▶ **WHAT YOU WILL DO**: An exact copy of every record is needed.

▶ **ENTRIES SHOWN**:

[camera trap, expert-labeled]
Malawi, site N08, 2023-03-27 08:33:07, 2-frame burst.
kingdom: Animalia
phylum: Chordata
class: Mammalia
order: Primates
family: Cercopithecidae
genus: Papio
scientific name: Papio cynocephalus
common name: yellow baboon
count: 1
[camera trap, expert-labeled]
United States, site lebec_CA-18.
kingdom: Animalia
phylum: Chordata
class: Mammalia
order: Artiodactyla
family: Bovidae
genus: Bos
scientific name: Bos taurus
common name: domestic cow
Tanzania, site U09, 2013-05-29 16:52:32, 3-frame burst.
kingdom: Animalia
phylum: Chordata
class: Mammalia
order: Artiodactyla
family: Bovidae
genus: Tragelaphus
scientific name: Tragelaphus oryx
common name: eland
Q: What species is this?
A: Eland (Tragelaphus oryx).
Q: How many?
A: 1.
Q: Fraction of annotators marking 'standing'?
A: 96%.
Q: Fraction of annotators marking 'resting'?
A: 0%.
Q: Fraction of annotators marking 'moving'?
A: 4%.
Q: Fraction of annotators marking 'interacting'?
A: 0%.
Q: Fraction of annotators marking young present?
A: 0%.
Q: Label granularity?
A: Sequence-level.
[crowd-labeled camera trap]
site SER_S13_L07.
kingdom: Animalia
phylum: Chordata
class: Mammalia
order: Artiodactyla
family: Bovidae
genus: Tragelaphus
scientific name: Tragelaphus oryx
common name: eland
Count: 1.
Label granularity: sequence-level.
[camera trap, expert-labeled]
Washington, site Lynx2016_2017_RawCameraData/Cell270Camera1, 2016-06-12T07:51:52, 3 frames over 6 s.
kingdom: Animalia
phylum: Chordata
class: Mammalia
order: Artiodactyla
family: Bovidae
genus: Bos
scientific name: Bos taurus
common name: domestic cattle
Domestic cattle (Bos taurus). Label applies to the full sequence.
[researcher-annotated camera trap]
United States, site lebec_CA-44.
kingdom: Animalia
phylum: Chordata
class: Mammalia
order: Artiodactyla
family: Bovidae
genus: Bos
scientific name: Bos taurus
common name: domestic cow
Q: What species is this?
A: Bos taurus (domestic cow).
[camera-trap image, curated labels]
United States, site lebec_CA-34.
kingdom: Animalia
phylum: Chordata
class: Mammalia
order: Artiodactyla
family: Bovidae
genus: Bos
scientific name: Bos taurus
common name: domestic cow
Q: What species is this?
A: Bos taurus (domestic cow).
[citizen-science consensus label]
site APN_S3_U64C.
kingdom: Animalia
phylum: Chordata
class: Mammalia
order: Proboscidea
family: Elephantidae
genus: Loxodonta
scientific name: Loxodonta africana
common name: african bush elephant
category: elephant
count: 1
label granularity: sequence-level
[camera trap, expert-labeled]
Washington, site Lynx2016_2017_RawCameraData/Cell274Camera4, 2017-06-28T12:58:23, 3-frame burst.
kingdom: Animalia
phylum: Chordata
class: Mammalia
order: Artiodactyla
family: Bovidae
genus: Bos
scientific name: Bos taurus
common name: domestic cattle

▶ **RESPONSE AREA**:
[camera trap, expert-labeled]
Malawi, site N08, 2023-03-27 08:33:07, 2-frame burst.
kingdom: Animalia
phylum: Chordata
class: Mammalia
order: Primates
family: Cercopithecidae
genus: Papio
scientific name: Papio cynocephalus
common name: yellow baboon
count: 1
[camera trap, expert-labeled]
United States, site lebec_CA-18.
kingdom: Animalia
phylum: Chordata
class: Mammalia
order: Artiodactyla
family: Bovidae
genus: Bos
scientific name: Bos taurus
common name: domestic cow
Tanzania, site U09, 2013-05-29 16:52:32, 3-frame burst.
kingdom: Animalia
phylum: Chordata
class: Mammalia
order: Artiodactyla
family: Bovidae
genus: Tragelaphus
scientific name: Tragelaphus oryx
common name: eland
Q: What species is this?
A: Eland (Tragelaphus oryx).
Q: How many?
A: 1.
Q: Fraction of annotators marking 'standing'?
A: 96%.
Q: Fraction of annotators marking 'resting'?
A: 0%.
Q: Fraction of annotators marking 'moving'?
A: 4%.
Q: Fraction of annotators marking 'interacting'?
A: 0%.
Q: Fraction of annotators marking young present?
A: 0%.
Q: Label granularity?
A: Sequence-level.
[crowd-labeled camera trap]
site SER_S13_L07.
kingdom: Animalia
phylum: Chordata
class: Mammalia
order: Artiodactyla
family: Bovidae
genus: Tragelaphus
scientific name: Tragelaphus oryx
common name: eland
Count: 1.
Label granularity: sequence-level.
[camera trap, expert-labeled]
Washington, site Lynx2016_2017_RawCameraData/Cell270Camera1, 2016-06-12T07:51:52, 3 frames over 6 s.
kingdom: Animalia
phylum: Chordata
class: Mammalia
order: Artiodactyla
family: Bovidae
genus: Bos
scientific name: Bos taurus
common name: domestic cattle
Domestic cattle (Bos taurus). Label applies to the full sequence.
[researcher-annotated camera trap]
United States, site lebec_CA-44.
kingdom: Animalia
phylum: Chordata
class: Mammalia
order: Artiodactyla
family: Bovidae
genus: Bos
scientific name: Bos taurus
common name: domestic cow
Q: What species is this?
A: Bos taurus (domestic cow).
[camera-trap image, curated labels]
United States, site lebec_CA-34.
kingdom: Animalia
phylum: Chordata
class: Mammalia
order: Artiodactyla
family: Bovidae
genus: Bos
scientific name: Bos taurus
common name: domestic cow
Q: What species is this?
A: Bos taurus (domestic cow).
[citizen-science consensus label]
site APN_S3_U64C.
kingdom: Animalia
phylum: Chordata
class: Mammalia
order: Proboscidea
family: Elephantidae
genus: Loxodonta
scientific name: Loxodonta africana
common name: african bush elephant
category: elephant
count: 1
label granularity: sequence-level
[camera trap, expert-labeled]
Washington, site Lynx2016_2017_RawCameraData/Cell274Camera4, 2017-06-28T12:58:23, 3-frame burst.
kingdom: Animalia
phylum: Chordata
class: Mammalia
order: Artiodactyla
family: Bovidae
genus: Bos
scientific name: Bos taurus
common name: domestic cattle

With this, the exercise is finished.